Наступил Новый год. Празднество в Прибежище было скромным. За обычными пожеланиями слышалось всем одно: скорей бы прошла эта темная полоса… Среди ночи вышли во двор, и в ветвях старой ели Вера зажгла большую свечу.
Ближе к утру Данута сказала Никольскому: "Прошу…
Арон хотел сам, без меня… Но так будет нехорошо. Вам спасибо за все, теперь больше не надо… Мне нужно… должна!.." — «Да, конечно, конечно, — поспешно продолжил Никольский, он все понимал, он все тонко чувствовал, он был очень чуток с женщинами, они это за ним всегда замечали и очень ценили!.. — я понимаю, и я обещал, что в любой момент, мы, давайте, договоримся в ближайшие дни и поедем подать заявление, но имейте, Данута, в виду, что прописка за вами и после развода, — она по закону за вами, и сколько вы захотите, вы можете быть…» — «Вам спасибо, Леонид. Вы доб… настоящий другас… Я хочу ехать в Каунас. Искать кого-то…» — «Вон что… Пожалуй, пожалуй… сейчас вам бы, действительно, стоило смыться… А как Арон?» — «Он хочет, чтобы уехала…»
Никольский потом стоял напротив Арона, и они исполнили молча религиозный канон (со времен средневековья —форма многоголосной музыки, основанная на строгой имитации темы, начавшейся в одном голосе, затем продолженной в других голосах), — в данном случае двухголосный канон на такой, приблизительно, текст: "О свята — о святая Дану — я Данута зачем — та зачем покидаешь меня — покидаешь меня в тяжкий час — в тяжкий час…"

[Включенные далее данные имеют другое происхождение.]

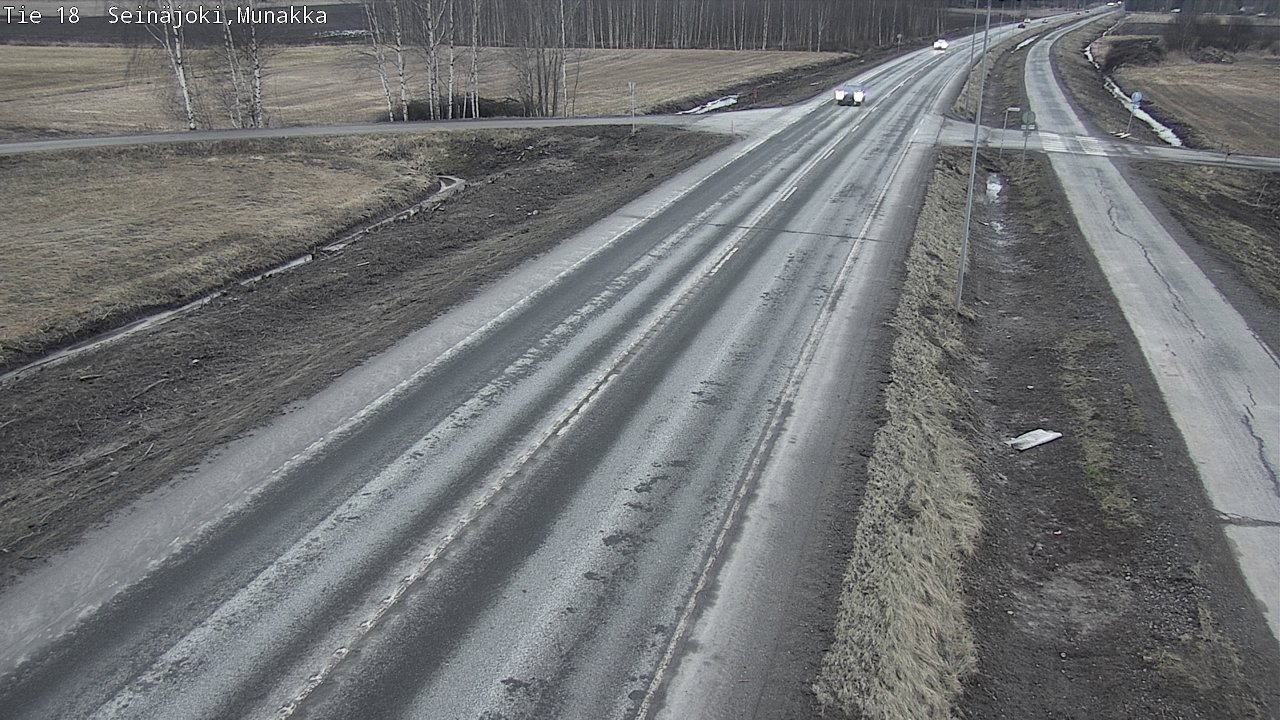 Kelikamerat Kuva Tie 18 Seinäjoki, Munakka, Seinäjoki, Etelä-Pohjanmaa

— Погано, — сказал Никольский.
— Угу, — сказал Финкельмайер.
— Дурак. Женился бы, — сказал Никольский.
— Дурак. Не хочу, — сказал Финкельмайер.
— Что ей делать в Литве.
— Отсюда надо уехать.
— Иначе затаскают.
— Угу.
— Тебя не трогают почему-то.
— Фриду вызывали.
— Жену?!
— Что ты удивляешься? Жену Никольского таскают, а жену Финкельмайера не должны?
— Весело.
— Меня оставили на закуску. Я к Леопольду ближе других. Мы знакомы больше десяти лет.
— Да. Все сводится к нему…
Леопольда вызывали по два, по три раза в неделю. Следователь начал настойчиво выяснять, с кем из художников Леопольд поддерживал отношения, кто продавал ему свои картины, у кого в мастерских он бывал, кого там встречал — и так далее. Нередко Леопольд по каким-либо соображениям уходил от прямых ответов в сторону. Чтобы получить нужные ему показания, следователю пришлось упомянуть о фактах, которые, как понял Леопольд, могли оказаться известными только из допросов вполне определенных людей. Это уже хоть что-то говорило о ситуации. Осторожно, через знакомых, Леопольд разузнал, что, действительно, дело, которым занят был следователь, тянулось еще с той поры, когда вскоре после известного выступления по поводу абстракционизма и формализма устроили на Западе выставку, на которой показали картины, вывезенные отсюда, от этих самых абстракционистов. Растрезвонили про выставку в реакционной прессе, а это наносило вред, с чем мириться было никак нельзя, и потому-то, как можно понять, искали виноватых.
Адвокат, с которым пошел Леопольд советоваться, заключил, что события грозят обернуться самым неприятным образом. Пусть Леопольд никак не был замешан в незаконных делах, но, говорил адвокат, судите сами: вы покупали у автора картину — и, как вы утверждаете, почти задаром — пусть так; затем, по первому желанию художника, возвращали, принимая от него ту же небольшую сумму обратно — пусть так; и, представьте, та же картина продана за валюту — и вот известно, что она продана; известно, что автор продавал ее вам; а то, что автор у вас ее забрал, чтобы перепродать — это известно, кроме вас, только ему самому, художнику, и он от этого может отречься. «Но как они будут доказывать, что именно я перепродал?» — спросил Леопольд. «Ах, презумпция невиновности, презумпция невиновности!.. Оставьте!..» — махнул рукой адвокат. Беседовали у него дома, и он мог быть вполне откровенен.
— Рассуждений, которые я вам сейчас привел, вполне достаточно, чтобы вы в какой-то момент из свидетелей перешли в число подследственных. Это хуже всего. Я готов предположить, что следствие столкнулось с трудностями, и, пока допрашивали самих художников, не многое удалось собрать. Кто картины продавал? Кому продавал? Как продавал? Каждый из авторов мог утверждать, что, продав свою работу кому угодно здесь, он уже не знал, что она оказалась за границей. Тут концов не найдешь, и следствию в таких случаях очень желательно отыскать единую руку, которая все это организовываю! Стянуть — все, все! — в один, общий узел! — это было бы дело!